◆ **Instructions to follow**
Would you count how many lines of the material below hold the string "camera"? Give only the number.

◆ **Data to process**

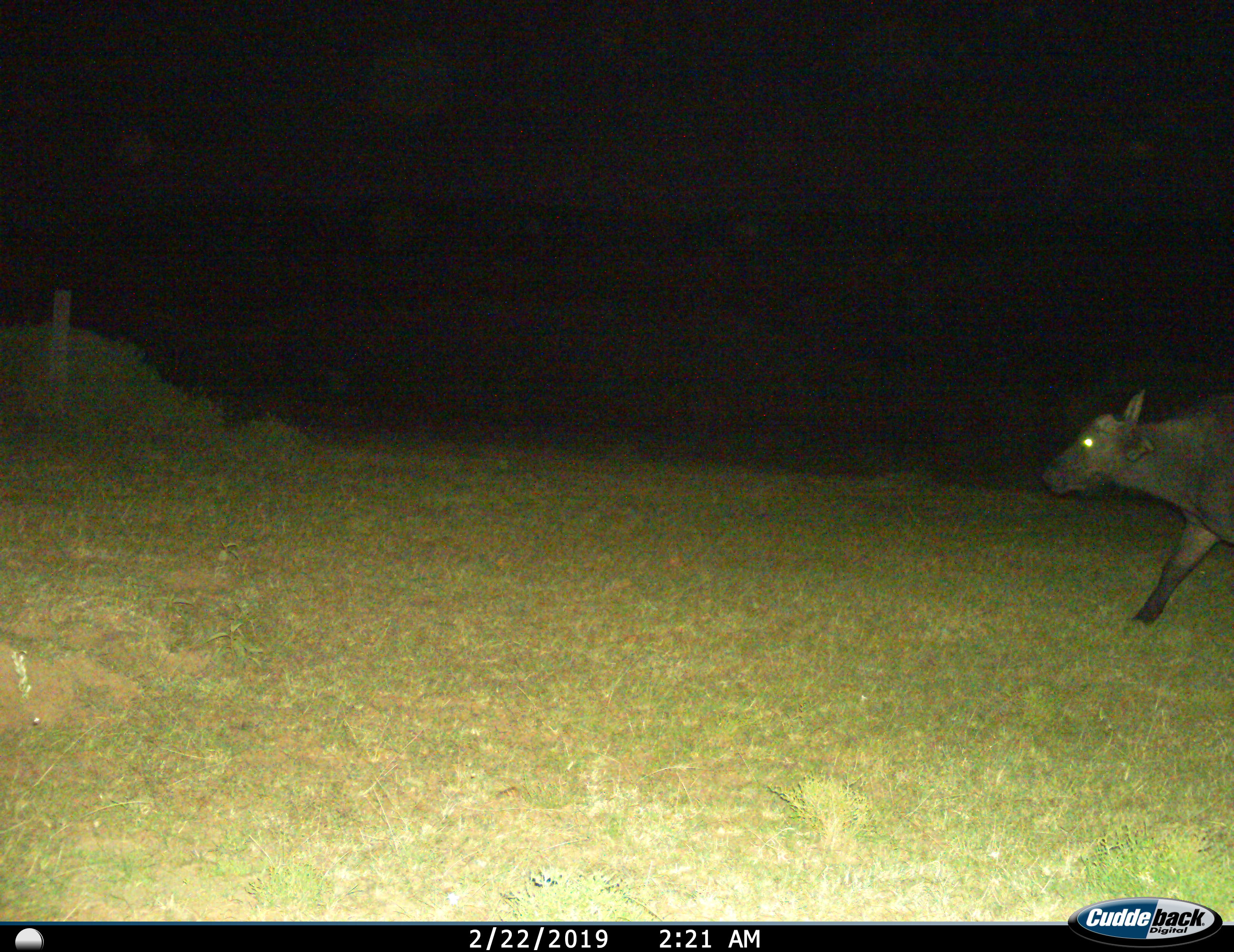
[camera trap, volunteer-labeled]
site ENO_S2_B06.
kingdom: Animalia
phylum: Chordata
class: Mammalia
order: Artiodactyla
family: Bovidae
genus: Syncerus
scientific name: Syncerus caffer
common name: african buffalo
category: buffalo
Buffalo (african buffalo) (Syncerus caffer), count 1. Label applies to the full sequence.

* * *

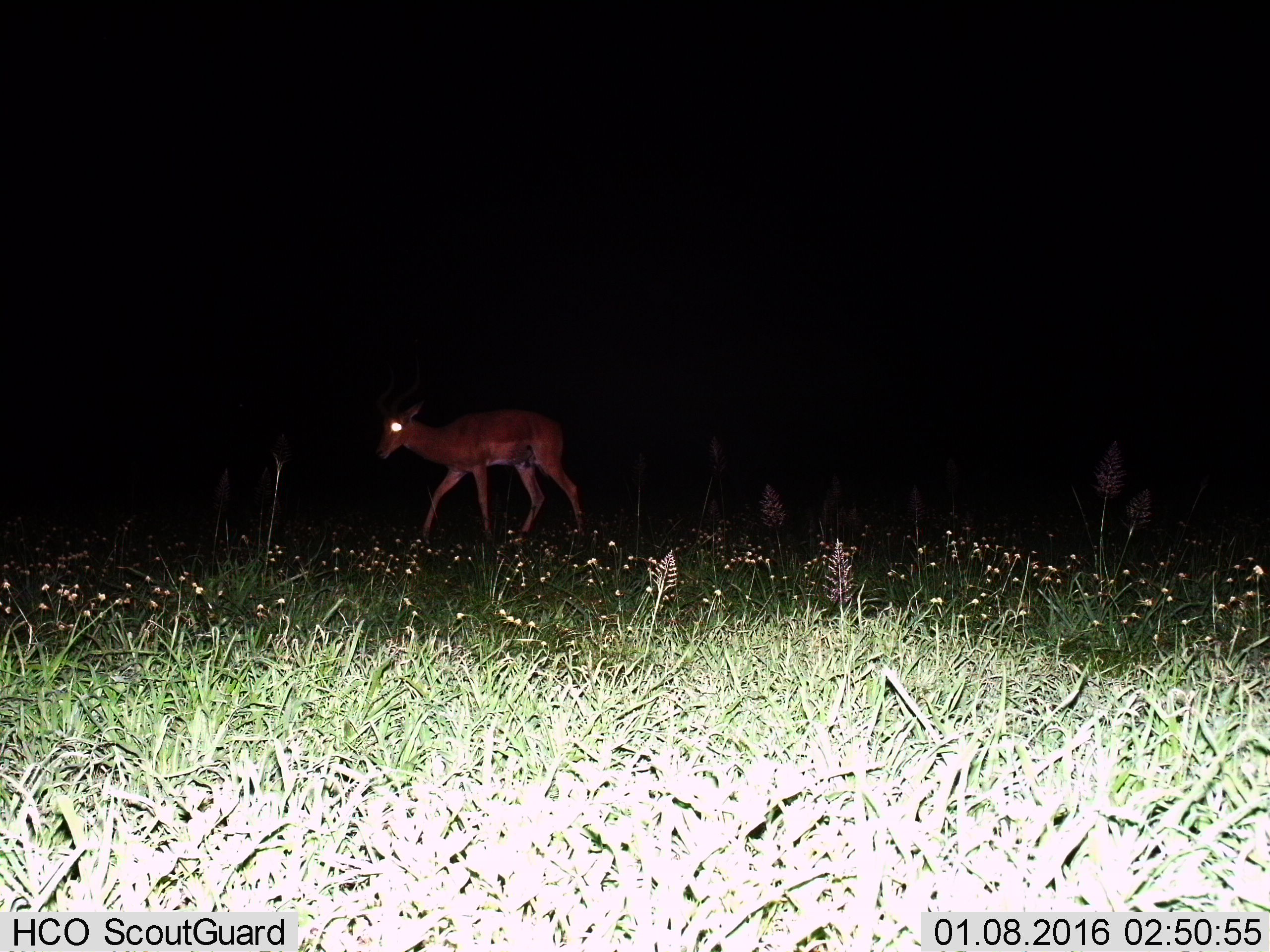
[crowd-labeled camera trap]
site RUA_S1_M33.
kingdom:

◆ **Response to this task**
2